At one point the book brings up a point I hadn’t thought about: since cancer cells divide far more rapidly than normal cells, they will also evolve far more rapidly in response to the selective pressure of medication. As bacteria evolve resistance to antibiotics, so too can cancer cells evolve resistance to chemotherapy. I’m no doctor and so I cannot comment on how important of a consideration this is in cancer treatment (perhaps it is actually quite minor?), but I do find it an interesting though unfortunate example of evolution at a sub-organism level.
The book also discusses the approach developed in the 1960s of treating cancer with an aggressive combination of chemotherapeutic drugs. One chapter describes oncologists trying first two, then three, then four cytotoxic drugs at once, seriously endangering patients’ lives in the hopes of eliminating every last trace of their cancers. (Many cancer treatments are harmful to healthy human cells in addition to cancerous ones, making treatment potentially lethal; at the same time there had been cases of cancer returning after having been reduced to undetectable levels, encouraging doctors to pursue forceful medication even after outward signs of the disease had disappeared.) Mukherjee describes a synergistic effect of combinative treatment: “Since different drugs elicited different resistance mechanisms, and produced different toxicities in cancer cells, using drugs in concert dramatically lowered the chance of resistance and increased cell killing.” (p. 141)

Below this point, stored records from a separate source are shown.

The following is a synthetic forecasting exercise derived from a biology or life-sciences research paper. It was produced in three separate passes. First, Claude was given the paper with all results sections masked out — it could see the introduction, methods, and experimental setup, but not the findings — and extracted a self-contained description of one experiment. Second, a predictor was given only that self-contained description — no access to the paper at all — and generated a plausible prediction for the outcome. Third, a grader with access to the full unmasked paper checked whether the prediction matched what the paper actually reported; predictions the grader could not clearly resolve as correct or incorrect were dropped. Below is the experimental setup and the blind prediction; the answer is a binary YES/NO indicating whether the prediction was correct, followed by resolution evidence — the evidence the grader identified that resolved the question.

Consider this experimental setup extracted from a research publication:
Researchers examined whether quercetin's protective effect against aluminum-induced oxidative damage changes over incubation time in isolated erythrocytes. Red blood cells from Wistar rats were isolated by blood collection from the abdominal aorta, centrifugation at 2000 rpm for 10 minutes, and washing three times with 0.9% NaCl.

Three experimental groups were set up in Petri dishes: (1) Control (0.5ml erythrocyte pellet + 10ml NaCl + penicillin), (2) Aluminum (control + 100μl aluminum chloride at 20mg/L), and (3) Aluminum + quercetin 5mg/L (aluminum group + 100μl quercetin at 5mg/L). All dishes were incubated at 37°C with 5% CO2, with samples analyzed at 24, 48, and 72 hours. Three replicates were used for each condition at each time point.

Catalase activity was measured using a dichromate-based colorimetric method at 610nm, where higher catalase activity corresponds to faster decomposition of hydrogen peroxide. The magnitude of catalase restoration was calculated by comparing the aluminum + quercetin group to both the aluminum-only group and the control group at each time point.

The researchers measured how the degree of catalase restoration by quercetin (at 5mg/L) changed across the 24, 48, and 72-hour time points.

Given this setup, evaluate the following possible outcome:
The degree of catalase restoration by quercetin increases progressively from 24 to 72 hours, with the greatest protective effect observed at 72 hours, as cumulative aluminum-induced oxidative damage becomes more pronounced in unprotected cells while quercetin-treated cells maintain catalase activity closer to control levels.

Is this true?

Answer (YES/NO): NO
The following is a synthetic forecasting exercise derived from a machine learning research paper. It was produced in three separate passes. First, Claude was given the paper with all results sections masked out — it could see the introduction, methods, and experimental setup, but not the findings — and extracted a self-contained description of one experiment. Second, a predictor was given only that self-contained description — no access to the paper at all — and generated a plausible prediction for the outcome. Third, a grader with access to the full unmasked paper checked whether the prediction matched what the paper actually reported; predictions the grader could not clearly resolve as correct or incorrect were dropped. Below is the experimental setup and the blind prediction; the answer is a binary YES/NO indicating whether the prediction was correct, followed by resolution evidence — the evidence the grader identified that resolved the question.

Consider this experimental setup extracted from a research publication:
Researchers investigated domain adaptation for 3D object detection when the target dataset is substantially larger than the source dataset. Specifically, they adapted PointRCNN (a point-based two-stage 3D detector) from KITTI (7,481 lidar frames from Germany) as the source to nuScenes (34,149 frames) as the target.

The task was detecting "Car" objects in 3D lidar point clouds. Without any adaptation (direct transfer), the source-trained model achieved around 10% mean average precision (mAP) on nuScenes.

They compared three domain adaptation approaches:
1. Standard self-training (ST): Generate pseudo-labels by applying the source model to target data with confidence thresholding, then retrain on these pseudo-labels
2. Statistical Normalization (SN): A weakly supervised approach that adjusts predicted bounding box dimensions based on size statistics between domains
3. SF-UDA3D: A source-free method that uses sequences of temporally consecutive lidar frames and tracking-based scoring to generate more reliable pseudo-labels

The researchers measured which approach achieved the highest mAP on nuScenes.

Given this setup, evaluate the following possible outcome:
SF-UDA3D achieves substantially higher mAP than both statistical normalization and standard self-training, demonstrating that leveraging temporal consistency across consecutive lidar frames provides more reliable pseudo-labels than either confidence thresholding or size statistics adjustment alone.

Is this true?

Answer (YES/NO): YES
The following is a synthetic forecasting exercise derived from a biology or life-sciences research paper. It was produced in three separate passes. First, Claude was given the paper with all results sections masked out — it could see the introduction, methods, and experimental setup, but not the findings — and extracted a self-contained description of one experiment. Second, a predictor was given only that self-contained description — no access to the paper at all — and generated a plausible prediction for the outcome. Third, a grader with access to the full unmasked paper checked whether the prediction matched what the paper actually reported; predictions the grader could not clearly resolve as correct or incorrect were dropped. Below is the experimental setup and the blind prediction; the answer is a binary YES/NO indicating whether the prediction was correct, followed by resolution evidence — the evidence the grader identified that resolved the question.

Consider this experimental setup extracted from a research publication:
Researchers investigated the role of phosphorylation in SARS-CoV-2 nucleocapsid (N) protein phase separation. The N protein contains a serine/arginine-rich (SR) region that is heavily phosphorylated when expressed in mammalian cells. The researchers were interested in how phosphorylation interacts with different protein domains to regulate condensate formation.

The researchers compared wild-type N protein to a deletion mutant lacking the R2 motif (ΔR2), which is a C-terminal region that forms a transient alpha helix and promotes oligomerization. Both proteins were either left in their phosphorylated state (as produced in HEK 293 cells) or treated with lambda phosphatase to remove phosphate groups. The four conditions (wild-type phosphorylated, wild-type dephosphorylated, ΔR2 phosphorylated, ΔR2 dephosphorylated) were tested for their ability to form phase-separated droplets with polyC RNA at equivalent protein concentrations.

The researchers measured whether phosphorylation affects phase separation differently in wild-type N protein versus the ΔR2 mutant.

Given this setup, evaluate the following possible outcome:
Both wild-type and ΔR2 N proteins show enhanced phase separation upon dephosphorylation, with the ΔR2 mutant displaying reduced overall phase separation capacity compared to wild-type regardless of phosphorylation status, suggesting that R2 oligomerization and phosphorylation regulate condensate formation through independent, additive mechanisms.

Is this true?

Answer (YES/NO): NO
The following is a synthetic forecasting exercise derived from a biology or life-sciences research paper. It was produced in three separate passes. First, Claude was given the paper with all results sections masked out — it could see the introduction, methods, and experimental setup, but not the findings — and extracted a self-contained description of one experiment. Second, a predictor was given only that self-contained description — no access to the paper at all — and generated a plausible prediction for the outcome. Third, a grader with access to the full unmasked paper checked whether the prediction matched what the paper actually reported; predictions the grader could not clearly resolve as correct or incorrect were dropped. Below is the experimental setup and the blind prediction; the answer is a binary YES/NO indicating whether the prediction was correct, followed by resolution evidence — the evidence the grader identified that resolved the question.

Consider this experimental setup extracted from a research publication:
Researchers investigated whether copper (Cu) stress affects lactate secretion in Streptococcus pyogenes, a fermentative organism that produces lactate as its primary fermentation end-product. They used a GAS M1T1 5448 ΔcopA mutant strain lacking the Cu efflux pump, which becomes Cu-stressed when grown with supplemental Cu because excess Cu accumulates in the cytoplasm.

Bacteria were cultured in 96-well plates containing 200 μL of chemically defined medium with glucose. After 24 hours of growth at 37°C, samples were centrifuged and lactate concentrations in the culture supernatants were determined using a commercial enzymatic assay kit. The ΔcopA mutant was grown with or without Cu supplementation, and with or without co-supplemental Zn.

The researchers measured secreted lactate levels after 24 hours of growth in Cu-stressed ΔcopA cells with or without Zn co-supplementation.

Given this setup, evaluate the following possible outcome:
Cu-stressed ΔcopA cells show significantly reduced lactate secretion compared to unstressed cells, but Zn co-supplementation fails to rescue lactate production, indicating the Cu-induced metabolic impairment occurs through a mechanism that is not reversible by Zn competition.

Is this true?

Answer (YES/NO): NO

An important consideration in combinative treatments, then, is the correlation between the probabilities of cells evolving resistance against them. A really ideal pair of treatments would be two treatments where resistant mutation against one necessarily produced non-resistance against the other. For example, if one treatment’s chemical pathway relied on the presence of a certain protein and the other relied on its absence, the two in combination would be immune to a mutation that toggled production of that protein. Correspondingly, I would guess that it would be easier for cancers to evolve resistance against two chemotherapies with similar chemical pathways.